From: Strengths and weaknesses of guideline approaches to safeguard voluntary informed consent of patients within a dependent relationship

Guidelines Professional association Approach
Declaration of Helsinki, 2013 World Medical Association §27: ‘When seeking informed consent for participation in a research study the physician must be particularly cautious if the potential subject is in a dependent relationship with the physician or may consent under duress. In such situations the informed consent must be sought by an appropriately qualified individual who is completely independent of this relationship.’
International Ethical Guidelines for Biomedical Research Involving Human Subjects, 2002 Council for International Organizations of Medical Sciences (CIOMS) in collaboration with the World Health Organization (WHO) Commentary on Guideline 6: ‘The physician/investigator must assure [patients] that their decision on whether to participate will not affect the therapeutic relationship or other benefits to which they are entitled. In this situation the ethical review committee should consider whether a neutral third party should seek informed consent.’
Tri-Council Policy Statement, Ethical Conduct for Research Involving Humans, 2010 Canadian Institutes of Health Research, Natural Sciences and Engineering Research Council of Canada, and Social Sciences and Humanities Research Council of Canada Article 3.1 a (Application): ‘Pre-existing entitlements to care, education and other services should not be prejudiced by the decision of whether or not to participate in, or to withdraw from, a research project.
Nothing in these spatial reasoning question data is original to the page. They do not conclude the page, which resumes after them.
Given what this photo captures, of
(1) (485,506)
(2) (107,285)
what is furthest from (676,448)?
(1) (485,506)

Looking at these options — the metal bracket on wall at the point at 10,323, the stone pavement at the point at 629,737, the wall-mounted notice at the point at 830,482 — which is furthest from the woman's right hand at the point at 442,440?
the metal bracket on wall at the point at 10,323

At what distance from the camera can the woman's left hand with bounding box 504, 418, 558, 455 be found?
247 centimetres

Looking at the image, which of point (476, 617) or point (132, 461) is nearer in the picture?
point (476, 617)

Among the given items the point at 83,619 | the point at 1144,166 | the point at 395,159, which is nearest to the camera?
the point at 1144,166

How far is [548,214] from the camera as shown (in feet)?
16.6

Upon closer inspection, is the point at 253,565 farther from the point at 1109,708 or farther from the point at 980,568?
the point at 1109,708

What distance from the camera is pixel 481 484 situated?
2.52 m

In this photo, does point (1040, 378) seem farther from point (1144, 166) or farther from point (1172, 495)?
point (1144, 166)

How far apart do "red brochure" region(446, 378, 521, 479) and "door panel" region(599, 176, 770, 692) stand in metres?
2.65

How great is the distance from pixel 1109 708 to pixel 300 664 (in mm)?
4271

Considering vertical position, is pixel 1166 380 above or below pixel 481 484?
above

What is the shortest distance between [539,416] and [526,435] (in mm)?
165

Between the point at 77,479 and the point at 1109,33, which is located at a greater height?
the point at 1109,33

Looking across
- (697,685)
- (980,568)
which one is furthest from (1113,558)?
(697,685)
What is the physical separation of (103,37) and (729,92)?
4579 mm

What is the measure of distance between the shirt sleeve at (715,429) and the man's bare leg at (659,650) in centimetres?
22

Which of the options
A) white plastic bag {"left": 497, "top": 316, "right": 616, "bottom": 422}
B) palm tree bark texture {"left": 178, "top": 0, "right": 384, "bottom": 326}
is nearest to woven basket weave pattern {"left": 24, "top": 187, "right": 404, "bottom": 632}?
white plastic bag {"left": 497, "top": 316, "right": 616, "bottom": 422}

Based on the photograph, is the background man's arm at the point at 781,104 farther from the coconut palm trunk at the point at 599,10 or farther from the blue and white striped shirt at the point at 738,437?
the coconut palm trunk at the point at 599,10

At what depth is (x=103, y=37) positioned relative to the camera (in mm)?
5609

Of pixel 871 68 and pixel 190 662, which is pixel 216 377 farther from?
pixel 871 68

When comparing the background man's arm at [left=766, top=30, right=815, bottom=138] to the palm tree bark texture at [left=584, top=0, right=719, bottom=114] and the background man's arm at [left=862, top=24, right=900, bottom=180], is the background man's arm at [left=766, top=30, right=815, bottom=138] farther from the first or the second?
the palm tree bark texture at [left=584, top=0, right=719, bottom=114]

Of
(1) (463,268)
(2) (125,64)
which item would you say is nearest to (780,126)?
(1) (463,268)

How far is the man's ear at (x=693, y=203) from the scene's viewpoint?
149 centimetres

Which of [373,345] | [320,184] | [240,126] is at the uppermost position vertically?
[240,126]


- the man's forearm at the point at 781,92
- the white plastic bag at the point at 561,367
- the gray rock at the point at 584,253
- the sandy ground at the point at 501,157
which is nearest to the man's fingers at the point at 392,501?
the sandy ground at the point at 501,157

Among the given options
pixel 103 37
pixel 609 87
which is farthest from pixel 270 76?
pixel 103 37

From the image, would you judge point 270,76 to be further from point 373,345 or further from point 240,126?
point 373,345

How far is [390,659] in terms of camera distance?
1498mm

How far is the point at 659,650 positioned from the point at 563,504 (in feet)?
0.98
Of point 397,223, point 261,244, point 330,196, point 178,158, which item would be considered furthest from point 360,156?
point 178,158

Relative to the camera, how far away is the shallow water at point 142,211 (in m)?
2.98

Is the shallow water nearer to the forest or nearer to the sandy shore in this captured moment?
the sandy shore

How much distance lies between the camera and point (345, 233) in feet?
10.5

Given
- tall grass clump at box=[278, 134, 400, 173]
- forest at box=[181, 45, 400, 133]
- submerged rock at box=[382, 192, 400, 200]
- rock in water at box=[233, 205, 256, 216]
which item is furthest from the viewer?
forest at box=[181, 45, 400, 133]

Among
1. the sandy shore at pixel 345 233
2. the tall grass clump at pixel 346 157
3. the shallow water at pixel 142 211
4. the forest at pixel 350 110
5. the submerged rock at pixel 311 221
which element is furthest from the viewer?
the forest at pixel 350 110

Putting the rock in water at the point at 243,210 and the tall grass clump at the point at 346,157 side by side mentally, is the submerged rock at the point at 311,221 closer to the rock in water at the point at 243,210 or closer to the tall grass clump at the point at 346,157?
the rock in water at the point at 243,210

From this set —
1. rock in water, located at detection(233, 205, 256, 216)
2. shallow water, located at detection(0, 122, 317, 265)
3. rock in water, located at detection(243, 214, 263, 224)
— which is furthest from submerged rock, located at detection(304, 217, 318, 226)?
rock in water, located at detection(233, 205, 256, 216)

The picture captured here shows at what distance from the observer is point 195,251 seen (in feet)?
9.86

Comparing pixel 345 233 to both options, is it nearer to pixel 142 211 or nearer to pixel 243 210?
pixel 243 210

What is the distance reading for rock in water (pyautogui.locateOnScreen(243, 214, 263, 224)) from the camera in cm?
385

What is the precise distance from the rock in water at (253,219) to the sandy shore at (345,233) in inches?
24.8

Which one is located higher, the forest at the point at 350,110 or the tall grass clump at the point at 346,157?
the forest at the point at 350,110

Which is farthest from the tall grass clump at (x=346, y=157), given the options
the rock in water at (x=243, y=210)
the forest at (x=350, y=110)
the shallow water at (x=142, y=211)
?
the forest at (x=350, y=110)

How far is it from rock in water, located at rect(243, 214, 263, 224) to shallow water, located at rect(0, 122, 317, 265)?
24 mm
Accordingly… a physician should ensure that continued clinical care is not linked to research participation.’
National Statement on Ethical Conduct in Human Research, 2007 National Health and Medical Research Council, Australia 4.3.2 ‘In the consent process, researchers should wherever possible invite potential participants to discuss their participation with someone who is able to support them in making their decision.’
4.3.10 ‘Where the researcher has a pre-existing relationship with potential participants, it may be appropriate for their consent to be sought by an independent person.’
Institutional Review Boards: Report and Recommendations, 1978 The National Commission for the Protection of Human Subjects of Biomedical and Behavioral Research, United States ‘In cases in which the investigator is responsible for the care of the subjects, the IRB may require that a neutral person, not otherwise associated with research or the investigator, be present when consent is sought, to explain the research to prospective subjects, or to observe the conduct of the research … Such a person may be designated to play a role in informing subjects of their rights and the details of protocols, assuring that there is continuing assent to participation, determining the advisability of continued participation, receiving complaints from subjects, and bringing grievances to the attention of the IRB as part of its continuing review of research.’
Ethical issues in clinical research in neurology: advancing knowledge and protecting human research subjects, 1998 The Ethics and Humanities Subcommittee of the American Academy of Neurology, United States ‘[R]esearchers and IRBs may want to consider additional safeguards. For example, the IRB may request that an “uninterested” individual … discuss with prospective subjects the research study and other clinical or research alternatives.’
Ethics Manual, Sixth Edition, 2012 Ethics, Professionalism, and Human Rights Committee, American College of Physicians, United States ‘It should … be clear to patients that participation in research is voluntary and not a requirement for continued clinical care. The right to withdraw consent and discontinue participation at any time must be communicated.’
Managing Conflicts of Interest in the Conduct of Clinical Trials, 2002 The council on ethical and judicial affairs, American Medical Association, United States ‘[T]he physician who has treated a patient on an ongoing basis should not be responsible for obtaining that patient’s informed consent to participate in a trial that will be conducted by the physician. .. Instead … someone other than the treating physician should obtain the participant’s consent. The non-treating health care professional also could remain available to answer additional questions during the trial.’